Midnight here. I either have to a) take a shower and go to bed or b) go participate in the relay of the adoration of the Sacred Heart because seriously: I have not participated in the religious life of the community thus far and it’s kind of part of the deal. I think I’ll go pray/wish really hard for a little while - I feel like making a serious wish for the sisters at Wijngaard to get more young postulants and nuns. I really do wish they had that. I feel a certain amount of sadness that they are all so old, and I fear for the convent’s continuation in the absence of more vocations.
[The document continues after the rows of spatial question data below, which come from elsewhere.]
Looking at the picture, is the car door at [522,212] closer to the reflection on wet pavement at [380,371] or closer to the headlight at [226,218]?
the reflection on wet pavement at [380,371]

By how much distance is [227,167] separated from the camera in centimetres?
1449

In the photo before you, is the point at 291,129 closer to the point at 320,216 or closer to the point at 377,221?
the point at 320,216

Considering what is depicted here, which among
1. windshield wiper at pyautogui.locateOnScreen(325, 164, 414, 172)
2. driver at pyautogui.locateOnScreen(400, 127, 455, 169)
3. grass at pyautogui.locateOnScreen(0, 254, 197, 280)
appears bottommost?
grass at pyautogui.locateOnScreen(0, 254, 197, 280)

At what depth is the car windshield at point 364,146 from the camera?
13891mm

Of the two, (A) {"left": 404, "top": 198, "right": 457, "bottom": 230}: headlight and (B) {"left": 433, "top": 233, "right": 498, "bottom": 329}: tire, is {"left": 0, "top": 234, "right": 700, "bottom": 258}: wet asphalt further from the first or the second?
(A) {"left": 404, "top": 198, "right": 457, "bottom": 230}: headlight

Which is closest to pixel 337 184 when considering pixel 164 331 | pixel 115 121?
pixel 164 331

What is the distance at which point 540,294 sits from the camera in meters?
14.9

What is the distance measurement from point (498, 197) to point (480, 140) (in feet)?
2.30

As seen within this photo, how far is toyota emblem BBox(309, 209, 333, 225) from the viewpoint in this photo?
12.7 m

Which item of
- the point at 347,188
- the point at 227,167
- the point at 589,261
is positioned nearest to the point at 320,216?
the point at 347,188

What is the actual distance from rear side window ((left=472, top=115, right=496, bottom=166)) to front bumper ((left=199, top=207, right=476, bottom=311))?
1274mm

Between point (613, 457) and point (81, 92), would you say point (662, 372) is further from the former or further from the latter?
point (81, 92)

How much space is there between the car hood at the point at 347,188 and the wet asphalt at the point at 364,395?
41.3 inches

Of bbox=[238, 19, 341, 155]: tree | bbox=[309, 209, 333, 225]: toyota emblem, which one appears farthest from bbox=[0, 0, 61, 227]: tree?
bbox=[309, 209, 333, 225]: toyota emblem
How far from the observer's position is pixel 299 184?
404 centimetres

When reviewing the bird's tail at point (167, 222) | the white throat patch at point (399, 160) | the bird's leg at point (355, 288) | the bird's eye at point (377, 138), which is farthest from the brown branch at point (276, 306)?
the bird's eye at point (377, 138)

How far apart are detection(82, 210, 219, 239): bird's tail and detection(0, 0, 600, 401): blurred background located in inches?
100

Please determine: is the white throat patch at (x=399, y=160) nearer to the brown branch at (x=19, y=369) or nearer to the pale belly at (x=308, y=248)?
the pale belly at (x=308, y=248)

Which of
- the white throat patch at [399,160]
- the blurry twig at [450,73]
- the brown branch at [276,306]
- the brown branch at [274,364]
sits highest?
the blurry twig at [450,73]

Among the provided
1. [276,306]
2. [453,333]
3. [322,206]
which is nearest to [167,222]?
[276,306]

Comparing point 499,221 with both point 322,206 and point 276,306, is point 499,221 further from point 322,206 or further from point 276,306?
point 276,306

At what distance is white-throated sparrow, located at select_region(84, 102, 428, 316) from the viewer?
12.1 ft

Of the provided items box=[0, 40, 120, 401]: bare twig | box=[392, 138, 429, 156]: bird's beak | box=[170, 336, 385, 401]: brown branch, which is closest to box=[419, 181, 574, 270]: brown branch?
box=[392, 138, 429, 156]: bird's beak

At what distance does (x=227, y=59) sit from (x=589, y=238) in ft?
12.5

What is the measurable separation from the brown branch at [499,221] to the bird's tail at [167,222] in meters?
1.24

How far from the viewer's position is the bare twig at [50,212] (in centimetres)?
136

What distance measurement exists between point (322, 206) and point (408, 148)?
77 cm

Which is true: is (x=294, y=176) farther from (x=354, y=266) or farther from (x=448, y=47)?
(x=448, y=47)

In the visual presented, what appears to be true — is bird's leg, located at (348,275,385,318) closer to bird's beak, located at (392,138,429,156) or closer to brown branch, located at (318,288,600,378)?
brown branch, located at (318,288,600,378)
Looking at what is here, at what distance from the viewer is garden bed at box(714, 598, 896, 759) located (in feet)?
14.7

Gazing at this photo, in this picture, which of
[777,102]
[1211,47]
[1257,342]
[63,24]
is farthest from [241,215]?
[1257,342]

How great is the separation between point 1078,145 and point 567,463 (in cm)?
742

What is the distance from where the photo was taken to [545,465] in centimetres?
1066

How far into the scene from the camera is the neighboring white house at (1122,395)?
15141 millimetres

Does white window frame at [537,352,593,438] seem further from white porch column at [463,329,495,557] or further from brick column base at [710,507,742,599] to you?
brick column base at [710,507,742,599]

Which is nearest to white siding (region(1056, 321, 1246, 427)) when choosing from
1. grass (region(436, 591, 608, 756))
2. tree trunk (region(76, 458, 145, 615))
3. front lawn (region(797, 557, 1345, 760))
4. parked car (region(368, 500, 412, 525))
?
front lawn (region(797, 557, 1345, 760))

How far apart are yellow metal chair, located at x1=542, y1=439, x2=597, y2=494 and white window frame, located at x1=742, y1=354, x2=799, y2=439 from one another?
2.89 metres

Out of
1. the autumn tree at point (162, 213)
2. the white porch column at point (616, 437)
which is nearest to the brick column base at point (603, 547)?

I put in some time in the relay of the night adoration and seriously: that stuff is not for amateurs. In the darkness of the cathedral, all lit by candles and the enormous mosaic of Jesus looming off the dome at you and the sound of quiet prayerful breathing all around you, things get all mystical around the edges, even for a doubting Thomas like me. I was saved from religious conversion by the fact that Sacre Coeur is absolutely crammed to the gills with things that have been plated in gold and silver colored chrome. CHROME. There is a giant chrome Jesus on one side of the basilica. It’s all just a little too unironically, and wincingly shiny.
Pictures to follow!This post brought to you by a late-night yoink of unsecured wireless from across the street!